For years, my usual response has been that my work is the most boring cocktail conversation you can imagine. Explaining why PKI is even a solution to a problem takes more time than we usually allot to hearing about someone else’s job.
After the listener chuckled at my joke, I may have said something like “You know how your connection to a banking or shopping website is secure? I help make that happen.”
That’s partly true, or it least it was partly true when I still worked at AWS. But even then, a lot of my time was spent helping teams use PKI to secure internal communication, well away from direct customer interaction.
From the outside, it’s hard to visualize that Amazon or Uber are not singular websites, but are composed of hundreds, if not thousands of individual software applications maintained separately by teams of people. From the outside, it’s just one big machine. Speaking of its component parts is like referring to spirits. On the whole, they’re not something you can touch or see in the same way. They’re ghosts in the machine.
When companies or institutions are hacked or held for ransom, chances are the attackers have taken advantage of weak links within the system. Starting with the initial entry, they move laterally from system to system until they get the level of access or data they need. “Attackers think in graphs.”

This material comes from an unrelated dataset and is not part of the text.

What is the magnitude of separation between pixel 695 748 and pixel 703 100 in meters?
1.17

Now that I’ve joined SPIRL I’m focused far more on those individual components, and how they identify themselves to each other. As abstract as they seem to outsiders, they have real effects both within the overall system and in the world outside of it. In a sense, my job is about giving passports to the ghosts in the machine. These individual systems are given documents they use to prove their identities before they’re allowed to do anything. It’s not the only tool we use to stop an attacker, but it goes a long way.